It's interesting, because usually [address] would mean that the address is
optional.  However, I did some reading, and I found out that it is actually
complaining because you didn't give any "sym" value(s).

I guess that one thing that I think is worth consideration for change is the 
documentation of the :b command.  From Chapter 6 of the mdb manual:

[ addr ] ::bp [+/-dDestT] [*-c* cmd] [*-n* count] sym ...
addr :b [cmd ... ]

   Set a breakpoint at the specified locations. The ::bp dcmd sets a
   breakpoint at each address or symbol specified, including an
   optional address specified by an explicit expression preceding the
   dcmd, and each string or immediate value following the dcmd.

...

If the :b form of the dcmd is used, a breakpoint is only set at the virtual 
address specified by the expression preceding the dcmd.

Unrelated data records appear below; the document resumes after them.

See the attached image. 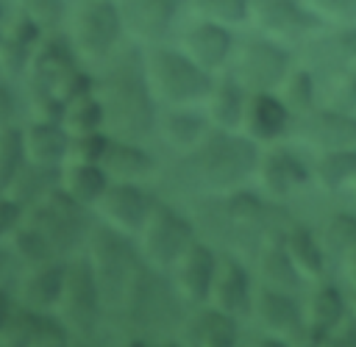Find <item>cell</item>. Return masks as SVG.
I'll use <instances>...</instances> for the list:
<instances>
[{
  "instance_id": "8fae6325",
  "label": "cell",
  "mask_w": 356,
  "mask_h": 347,
  "mask_svg": "<svg viewBox=\"0 0 356 347\" xmlns=\"http://www.w3.org/2000/svg\"><path fill=\"white\" fill-rule=\"evenodd\" d=\"M195 239H197L195 219L164 200H156L142 230L136 233V244L142 250V258L150 266L164 269V272H170L175 266V261L186 253V247Z\"/></svg>"
},
{
  "instance_id": "74e56055",
  "label": "cell",
  "mask_w": 356,
  "mask_h": 347,
  "mask_svg": "<svg viewBox=\"0 0 356 347\" xmlns=\"http://www.w3.org/2000/svg\"><path fill=\"white\" fill-rule=\"evenodd\" d=\"M278 97L284 100V105L292 111V117L298 114H306L314 108V100H317V78L309 67L303 64H292V69L284 75V81L278 83Z\"/></svg>"
},
{
  "instance_id": "7402d4cb",
  "label": "cell",
  "mask_w": 356,
  "mask_h": 347,
  "mask_svg": "<svg viewBox=\"0 0 356 347\" xmlns=\"http://www.w3.org/2000/svg\"><path fill=\"white\" fill-rule=\"evenodd\" d=\"M175 341L192 347H231L239 341V316L209 303L192 305Z\"/></svg>"
},
{
  "instance_id": "816d5d0a",
  "label": "cell",
  "mask_w": 356,
  "mask_h": 347,
  "mask_svg": "<svg viewBox=\"0 0 356 347\" xmlns=\"http://www.w3.org/2000/svg\"><path fill=\"white\" fill-rule=\"evenodd\" d=\"M11 250H6V247H0V286H3V278H6V272H8V266H11Z\"/></svg>"
},
{
  "instance_id": "9c48e42d",
  "label": "cell",
  "mask_w": 356,
  "mask_h": 347,
  "mask_svg": "<svg viewBox=\"0 0 356 347\" xmlns=\"http://www.w3.org/2000/svg\"><path fill=\"white\" fill-rule=\"evenodd\" d=\"M289 69L292 53L286 44L259 31L236 39L225 64V75H231L245 92H275Z\"/></svg>"
},
{
  "instance_id": "11a10c76",
  "label": "cell",
  "mask_w": 356,
  "mask_h": 347,
  "mask_svg": "<svg viewBox=\"0 0 356 347\" xmlns=\"http://www.w3.org/2000/svg\"><path fill=\"white\" fill-rule=\"evenodd\" d=\"M78 3H83V0H67V6H78Z\"/></svg>"
},
{
  "instance_id": "ffe728a7",
  "label": "cell",
  "mask_w": 356,
  "mask_h": 347,
  "mask_svg": "<svg viewBox=\"0 0 356 347\" xmlns=\"http://www.w3.org/2000/svg\"><path fill=\"white\" fill-rule=\"evenodd\" d=\"M253 286H256V280L250 278L248 266L234 253H217V266H214V278H211L206 303L242 319L250 314Z\"/></svg>"
},
{
  "instance_id": "6da1fadb",
  "label": "cell",
  "mask_w": 356,
  "mask_h": 347,
  "mask_svg": "<svg viewBox=\"0 0 356 347\" xmlns=\"http://www.w3.org/2000/svg\"><path fill=\"white\" fill-rule=\"evenodd\" d=\"M95 92L106 108V130L120 139L142 142L156 130L159 103L147 86L142 44L122 42L95 75Z\"/></svg>"
},
{
  "instance_id": "e575fe53",
  "label": "cell",
  "mask_w": 356,
  "mask_h": 347,
  "mask_svg": "<svg viewBox=\"0 0 356 347\" xmlns=\"http://www.w3.org/2000/svg\"><path fill=\"white\" fill-rule=\"evenodd\" d=\"M58 175H61V167H42V164L25 161V167L14 175V180L3 192H8L17 203L31 208L39 200H44L53 189H58Z\"/></svg>"
},
{
  "instance_id": "4316f807",
  "label": "cell",
  "mask_w": 356,
  "mask_h": 347,
  "mask_svg": "<svg viewBox=\"0 0 356 347\" xmlns=\"http://www.w3.org/2000/svg\"><path fill=\"white\" fill-rule=\"evenodd\" d=\"M348 316V300L334 283L317 280V286L303 300V322H306V341H328L331 330Z\"/></svg>"
},
{
  "instance_id": "9f6ffc18",
  "label": "cell",
  "mask_w": 356,
  "mask_h": 347,
  "mask_svg": "<svg viewBox=\"0 0 356 347\" xmlns=\"http://www.w3.org/2000/svg\"><path fill=\"white\" fill-rule=\"evenodd\" d=\"M350 189H353V194H356V178H353V180H350Z\"/></svg>"
},
{
  "instance_id": "8992f818",
  "label": "cell",
  "mask_w": 356,
  "mask_h": 347,
  "mask_svg": "<svg viewBox=\"0 0 356 347\" xmlns=\"http://www.w3.org/2000/svg\"><path fill=\"white\" fill-rule=\"evenodd\" d=\"M197 214H203L217 233L222 236L236 233V239H253L256 244L267 233L286 228V225H278L270 197H264L259 189H242V186L222 194L200 197Z\"/></svg>"
},
{
  "instance_id": "b9f144b4",
  "label": "cell",
  "mask_w": 356,
  "mask_h": 347,
  "mask_svg": "<svg viewBox=\"0 0 356 347\" xmlns=\"http://www.w3.org/2000/svg\"><path fill=\"white\" fill-rule=\"evenodd\" d=\"M189 6L197 17L214 19L228 28L250 19V0H189Z\"/></svg>"
},
{
  "instance_id": "7a4b0ae2",
  "label": "cell",
  "mask_w": 356,
  "mask_h": 347,
  "mask_svg": "<svg viewBox=\"0 0 356 347\" xmlns=\"http://www.w3.org/2000/svg\"><path fill=\"white\" fill-rule=\"evenodd\" d=\"M259 153L261 144H256L242 130L211 128L170 167V186L197 197L231 192L253 178Z\"/></svg>"
},
{
  "instance_id": "60d3db41",
  "label": "cell",
  "mask_w": 356,
  "mask_h": 347,
  "mask_svg": "<svg viewBox=\"0 0 356 347\" xmlns=\"http://www.w3.org/2000/svg\"><path fill=\"white\" fill-rule=\"evenodd\" d=\"M25 144H22V128L3 125L0 128V192L14 180V175L25 167Z\"/></svg>"
},
{
  "instance_id": "e0dca14e",
  "label": "cell",
  "mask_w": 356,
  "mask_h": 347,
  "mask_svg": "<svg viewBox=\"0 0 356 347\" xmlns=\"http://www.w3.org/2000/svg\"><path fill=\"white\" fill-rule=\"evenodd\" d=\"M309 178H312V167L300 158V153L278 142L267 144V150L259 153V161L253 169L256 189L270 200H286Z\"/></svg>"
},
{
  "instance_id": "ba28073f",
  "label": "cell",
  "mask_w": 356,
  "mask_h": 347,
  "mask_svg": "<svg viewBox=\"0 0 356 347\" xmlns=\"http://www.w3.org/2000/svg\"><path fill=\"white\" fill-rule=\"evenodd\" d=\"M25 219L42 230V236L50 242L53 253L58 258H70L81 253L89 242V233L97 222L95 211L89 205H81L72 200L61 186L53 189L44 200L25 208Z\"/></svg>"
},
{
  "instance_id": "277c9868",
  "label": "cell",
  "mask_w": 356,
  "mask_h": 347,
  "mask_svg": "<svg viewBox=\"0 0 356 347\" xmlns=\"http://www.w3.org/2000/svg\"><path fill=\"white\" fill-rule=\"evenodd\" d=\"M134 239L136 236L122 233V230H117V228H111V225L97 219L92 233H89V242L83 247V253L89 255L97 289H100V300H103L106 316L122 308L134 280L139 278L142 266L147 264Z\"/></svg>"
},
{
  "instance_id": "1f68e13d",
  "label": "cell",
  "mask_w": 356,
  "mask_h": 347,
  "mask_svg": "<svg viewBox=\"0 0 356 347\" xmlns=\"http://www.w3.org/2000/svg\"><path fill=\"white\" fill-rule=\"evenodd\" d=\"M245 100H248V92L231 75H222V78H214V86L203 100V108H206V117L214 128L239 130Z\"/></svg>"
},
{
  "instance_id": "bcb514c9",
  "label": "cell",
  "mask_w": 356,
  "mask_h": 347,
  "mask_svg": "<svg viewBox=\"0 0 356 347\" xmlns=\"http://www.w3.org/2000/svg\"><path fill=\"white\" fill-rule=\"evenodd\" d=\"M25 219V205L17 203L8 192H0V242L8 239Z\"/></svg>"
},
{
  "instance_id": "52a82bcc",
  "label": "cell",
  "mask_w": 356,
  "mask_h": 347,
  "mask_svg": "<svg viewBox=\"0 0 356 347\" xmlns=\"http://www.w3.org/2000/svg\"><path fill=\"white\" fill-rule=\"evenodd\" d=\"M58 319L70 330L72 339L92 341L106 325V308L100 300V289L89 264V255L81 250L64 264V286L56 305Z\"/></svg>"
},
{
  "instance_id": "30bf717a",
  "label": "cell",
  "mask_w": 356,
  "mask_h": 347,
  "mask_svg": "<svg viewBox=\"0 0 356 347\" xmlns=\"http://www.w3.org/2000/svg\"><path fill=\"white\" fill-rule=\"evenodd\" d=\"M67 36L86 64H103L128 36L117 0H83L67 17Z\"/></svg>"
},
{
  "instance_id": "d4e9b609",
  "label": "cell",
  "mask_w": 356,
  "mask_h": 347,
  "mask_svg": "<svg viewBox=\"0 0 356 347\" xmlns=\"http://www.w3.org/2000/svg\"><path fill=\"white\" fill-rule=\"evenodd\" d=\"M44 31L47 28H42L33 17L22 11L14 19H8L0 31V72L8 78H22Z\"/></svg>"
},
{
  "instance_id": "4fadbf2b",
  "label": "cell",
  "mask_w": 356,
  "mask_h": 347,
  "mask_svg": "<svg viewBox=\"0 0 356 347\" xmlns=\"http://www.w3.org/2000/svg\"><path fill=\"white\" fill-rule=\"evenodd\" d=\"M250 22L259 33H267L284 44H300L325 28V19L314 14L306 0H250Z\"/></svg>"
},
{
  "instance_id": "d590c367",
  "label": "cell",
  "mask_w": 356,
  "mask_h": 347,
  "mask_svg": "<svg viewBox=\"0 0 356 347\" xmlns=\"http://www.w3.org/2000/svg\"><path fill=\"white\" fill-rule=\"evenodd\" d=\"M312 178L325 192H339L356 178V147L320 150L312 164Z\"/></svg>"
},
{
  "instance_id": "5b68a950",
  "label": "cell",
  "mask_w": 356,
  "mask_h": 347,
  "mask_svg": "<svg viewBox=\"0 0 356 347\" xmlns=\"http://www.w3.org/2000/svg\"><path fill=\"white\" fill-rule=\"evenodd\" d=\"M147 86L159 105H197L214 86V72L195 64L181 47L164 42L142 47Z\"/></svg>"
},
{
  "instance_id": "cb8c5ba5",
  "label": "cell",
  "mask_w": 356,
  "mask_h": 347,
  "mask_svg": "<svg viewBox=\"0 0 356 347\" xmlns=\"http://www.w3.org/2000/svg\"><path fill=\"white\" fill-rule=\"evenodd\" d=\"M214 266H217V250L203 242L195 239L186 253L175 261V266L170 269L178 291L184 294V300L189 305H200L209 300V289H211V278H214Z\"/></svg>"
},
{
  "instance_id": "f6af8a7d",
  "label": "cell",
  "mask_w": 356,
  "mask_h": 347,
  "mask_svg": "<svg viewBox=\"0 0 356 347\" xmlns=\"http://www.w3.org/2000/svg\"><path fill=\"white\" fill-rule=\"evenodd\" d=\"M306 6L325 22L350 25L356 22V0H306Z\"/></svg>"
},
{
  "instance_id": "f907efd6",
  "label": "cell",
  "mask_w": 356,
  "mask_h": 347,
  "mask_svg": "<svg viewBox=\"0 0 356 347\" xmlns=\"http://www.w3.org/2000/svg\"><path fill=\"white\" fill-rule=\"evenodd\" d=\"M342 269H345V275L350 278V283H356V244L345 253V258H342Z\"/></svg>"
},
{
  "instance_id": "7bdbcfd3",
  "label": "cell",
  "mask_w": 356,
  "mask_h": 347,
  "mask_svg": "<svg viewBox=\"0 0 356 347\" xmlns=\"http://www.w3.org/2000/svg\"><path fill=\"white\" fill-rule=\"evenodd\" d=\"M111 142L108 130H92V133H78L70 139V150H67V161H89V164H100L106 155V147Z\"/></svg>"
},
{
  "instance_id": "603a6c76",
  "label": "cell",
  "mask_w": 356,
  "mask_h": 347,
  "mask_svg": "<svg viewBox=\"0 0 356 347\" xmlns=\"http://www.w3.org/2000/svg\"><path fill=\"white\" fill-rule=\"evenodd\" d=\"M234 42H236V36L231 33L228 25H220V22H214V19L197 17V19L181 33L178 47H181L195 64H200L203 69L220 72V69H225V64H228V58H231Z\"/></svg>"
},
{
  "instance_id": "5bb4252c",
  "label": "cell",
  "mask_w": 356,
  "mask_h": 347,
  "mask_svg": "<svg viewBox=\"0 0 356 347\" xmlns=\"http://www.w3.org/2000/svg\"><path fill=\"white\" fill-rule=\"evenodd\" d=\"M159 197H153L142 183L136 180H108L106 192L100 194V200L95 203V217L122 233L136 236L150 214V208L156 205Z\"/></svg>"
},
{
  "instance_id": "484cf974",
  "label": "cell",
  "mask_w": 356,
  "mask_h": 347,
  "mask_svg": "<svg viewBox=\"0 0 356 347\" xmlns=\"http://www.w3.org/2000/svg\"><path fill=\"white\" fill-rule=\"evenodd\" d=\"M284 230H273L256 244V280L264 283V286L289 291V294H300V286H303L306 278L300 275L292 255L286 253Z\"/></svg>"
},
{
  "instance_id": "2e32d148",
  "label": "cell",
  "mask_w": 356,
  "mask_h": 347,
  "mask_svg": "<svg viewBox=\"0 0 356 347\" xmlns=\"http://www.w3.org/2000/svg\"><path fill=\"white\" fill-rule=\"evenodd\" d=\"M300 64L314 72V78L337 81L345 69L356 64V28L337 25L334 31H317L300 42Z\"/></svg>"
},
{
  "instance_id": "83f0119b",
  "label": "cell",
  "mask_w": 356,
  "mask_h": 347,
  "mask_svg": "<svg viewBox=\"0 0 356 347\" xmlns=\"http://www.w3.org/2000/svg\"><path fill=\"white\" fill-rule=\"evenodd\" d=\"M70 139V130L53 117H33L28 125H22L25 158L42 167H61L67 161Z\"/></svg>"
},
{
  "instance_id": "836d02e7",
  "label": "cell",
  "mask_w": 356,
  "mask_h": 347,
  "mask_svg": "<svg viewBox=\"0 0 356 347\" xmlns=\"http://www.w3.org/2000/svg\"><path fill=\"white\" fill-rule=\"evenodd\" d=\"M284 244H286V253L292 255L295 266L300 269V275L306 280H320L325 275L328 255L317 239V230L298 225V222H289V228L284 230Z\"/></svg>"
},
{
  "instance_id": "d6986e66",
  "label": "cell",
  "mask_w": 356,
  "mask_h": 347,
  "mask_svg": "<svg viewBox=\"0 0 356 347\" xmlns=\"http://www.w3.org/2000/svg\"><path fill=\"white\" fill-rule=\"evenodd\" d=\"M189 0H117L125 36L136 44L164 42Z\"/></svg>"
},
{
  "instance_id": "d6a6232c",
  "label": "cell",
  "mask_w": 356,
  "mask_h": 347,
  "mask_svg": "<svg viewBox=\"0 0 356 347\" xmlns=\"http://www.w3.org/2000/svg\"><path fill=\"white\" fill-rule=\"evenodd\" d=\"M108 180L111 178L103 169V164H89V161H64L61 175H58V186L72 200H78L81 205H89V208H95V203L106 192Z\"/></svg>"
},
{
  "instance_id": "9a60e30c",
  "label": "cell",
  "mask_w": 356,
  "mask_h": 347,
  "mask_svg": "<svg viewBox=\"0 0 356 347\" xmlns=\"http://www.w3.org/2000/svg\"><path fill=\"white\" fill-rule=\"evenodd\" d=\"M289 133L320 150H339V147H356V111H345L337 105H323V108H312L306 114L295 117V125L289 128Z\"/></svg>"
},
{
  "instance_id": "7dc6e473",
  "label": "cell",
  "mask_w": 356,
  "mask_h": 347,
  "mask_svg": "<svg viewBox=\"0 0 356 347\" xmlns=\"http://www.w3.org/2000/svg\"><path fill=\"white\" fill-rule=\"evenodd\" d=\"M331 105L345 108V111H356V64H353L350 69H345V72L334 81Z\"/></svg>"
},
{
  "instance_id": "7c38bea8",
  "label": "cell",
  "mask_w": 356,
  "mask_h": 347,
  "mask_svg": "<svg viewBox=\"0 0 356 347\" xmlns=\"http://www.w3.org/2000/svg\"><path fill=\"white\" fill-rule=\"evenodd\" d=\"M248 319L273 341H286V344L306 341L303 303L298 300V294H289L256 280Z\"/></svg>"
},
{
  "instance_id": "44dd1931",
  "label": "cell",
  "mask_w": 356,
  "mask_h": 347,
  "mask_svg": "<svg viewBox=\"0 0 356 347\" xmlns=\"http://www.w3.org/2000/svg\"><path fill=\"white\" fill-rule=\"evenodd\" d=\"M292 111L284 105L278 92H248L239 130L256 144H273L292 128Z\"/></svg>"
},
{
  "instance_id": "db71d44e",
  "label": "cell",
  "mask_w": 356,
  "mask_h": 347,
  "mask_svg": "<svg viewBox=\"0 0 356 347\" xmlns=\"http://www.w3.org/2000/svg\"><path fill=\"white\" fill-rule=\"evenodd\" d=\"M348 303H350V311H353V316H356V283H353V294H350Z\"/></svg>"
},
{
  "instance_id": "ee69618b",
  "label": "cell",
  "mask_w": 356,
  "mask_h": 347,
  "mask_svg": "<svg viewBox=\"0 0 356 347\" xmlns=\"http://www.w3.org/2000/svg\"><path fill=\"white\" fill-rule=\"evenodd\" d=\"M17 3V8L22 11V14H28V17H33L42 28H58L64 19H67V14H70V6H67V0H14Z\"/></svg>"
},
{
  "instance_id": "f5cc1de1",
  "label": "cell",
  "mask_w": 356,
  "mask_h": 347,
  "mask_svg": "<svg viewBox=\"0 0 356 347\" xmlns=\"http://www.w3.org/2000/svg\"><path fill=\"white\" fill-rule=\"evenodd\" d=\"M6 22H8V14H6V6H3V0H0V31H3Z\"/></svg>"
},
{
  "instance_id": "681fc988",
  "label": "cell",
  "mask_w": 356,
  "mask_h": 347,
  "mask_svg": "<svg viewBox=\"0 0 356 347\" xmlns=\"http://www.w3.org/2000/svg\"><path fill=\"white\" fill-rule=\"evenodd\" d=\"M11 305H14V297L6 291V286H0V330L8 319V314H11Z\"/></svg>"
},
{
  "instance_id": "ac0fdd59",
  "label": "cell",
  "mask_w": 356,
  "mask_h": 347,
  "mask_svg": "<svg viewBox=\"0 0 356 347\" xmlns=\"http://www.w3.org/2000/svg\"><path fill=\"white\" fill-rule=\"evenodd\" d=\"M70 341L72 336L56 311H36L17 300L0 330V344L6 347H61Z\"/></svg>"
},
{
  "instance_id": "f35d334b",
  "label": "cell",
  "mask_w": 356,
  "mask_h": 347,
  "mask_svg": "<svg viewBox=\"0 0 356 347\" xmlns=\"http://www.w3.org/2000/svg\"><path fill=\"white\" fill-rule=\"evenodd\" d=\"M317 239L325 250L328 258H345V253L356 244V214L350 211H337L331 217L323 219L320 230H317Z\"/></svg>"
},
{
  "instance_id": "ab89813d",
  "label": "cell",
  "mask_w": 356,
  "mask_h": 347,
  "mask_svg": "<svg viewBox=\"0 0 356 347\" xmlns=\"http://www.w3.org/2000/svg\"><path fill=\"white\" fill-rule=\"evenodd\" d=\"M8 242V250L17 261H22L25 266H36V264H44V261H53L58 258L50 247V242L42 236L39 228H33L28 219H22V225L6 239Z\"/></svg>"
},
{
  "instance_id": "3957f363",
  "label": "cell",
  "mask_w": 356,
  "mask_h": 347,
  "mask_svg": "<svg viewBox=\"0 0 356 347\" xmlns=\"http://www.w3.org/2000/svg\"><path fill=\"white\" fill-rule=\"evenodd\" d=\"M189 308L172 275L145 264L122 308L108 314L106 322L122 328L131 341H167L178 336Z\"/></svg>"
},
{
  "instance_id": "8d00e7d4",
  "label": "cell",
  "mask_w": 356,
  "mask_h": 347,
  "mask_svg": "<svg viewBox=\"0 0 356 347\" xmlns=\"http://www.w3.org/2000/svg\"><path fill=\"white\" fill-rule=\"evenodd\" d=\"M61 125L70 130V136L78 133H92V130H106V108L97 97V92H83L72 97L61 108Z\"/></svg>"
},
{
  "instance_id": "f546056e",
  "label": "cell",
  "mask_w": 356,
  "mask_h": 347,
  "mask_svg": "<svg viewBox=\"0 0 356 347\" xmlns=\"http://www.w3.org/2000/svg\"><path fill=\"white\" fill-rule=\"evenodd\" d=\"M64 264L67 258H53V261L28 266V272L19 278L14 300L36 311H56L61 286H64Z\"/></svg>"
},
{
  "instance_id": "4dcf8cb0",
  "label": "cell",
  "mask_w": 356,
  "mask_h": 347,
  "mask_svg": "<svg viewBox=\"0 0 356 347\" xmlns=\"http://www.w3.org/2000/svg\"><path fill=\"white\" fill-rule=\"evenodd\" d=\"M100 164L111 180L142 183L156 172V158L142 147V142H131V139H120V136H111Z\"/></svg>"
},
{
  "instance_id": "f1b7e54d",
  "label": "cell",
  "mask_w": 356,
  "mask_h": 347,
  "mask_svg": "<svg viewBox=\"0 0 356 347\" xmlns=\"http://www.w3.org/2000/svg\"><path fill=\"white\" fill-rule=\"evenodd\" d=\"M214 125L209 122L206 111H195L192 105H159V117H156V130L161 136V142L178 153H186L189 147H195Z\"/></svg>"
},
{
  "instance_id": "c3c4849f",
  "label": "cell",
  "mask_w": 356,
  "mask_h": 347,
  "mask_svg": "<svg viewBox=\"0 0 356 347\" xmlns=\"http://www.w3.org/2000/svg\"><path fill=\"white\" fill-rule=\"evenodd\" d=\"M14 117H17V94L6 81H0V128L11 125Z\"/></svg>"
}]
</instances>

In this description, "addr" does not appear to be optional.  I guess, you are
saying that for all legacy commands that have arguments before the command, 
"dot"
is the actual argument, no matter what the documentation says, and what the
expression before the command really means is "set dot to this".  This is 
actually
documented in chapter 3, under "Commands".  If you look at it that way, this 
entry
sort of makes sense, because it is telling you that the :b command is going to
interpret the value of dot as an address.

I guess that the parsing of dcmds that start with :: is more complex.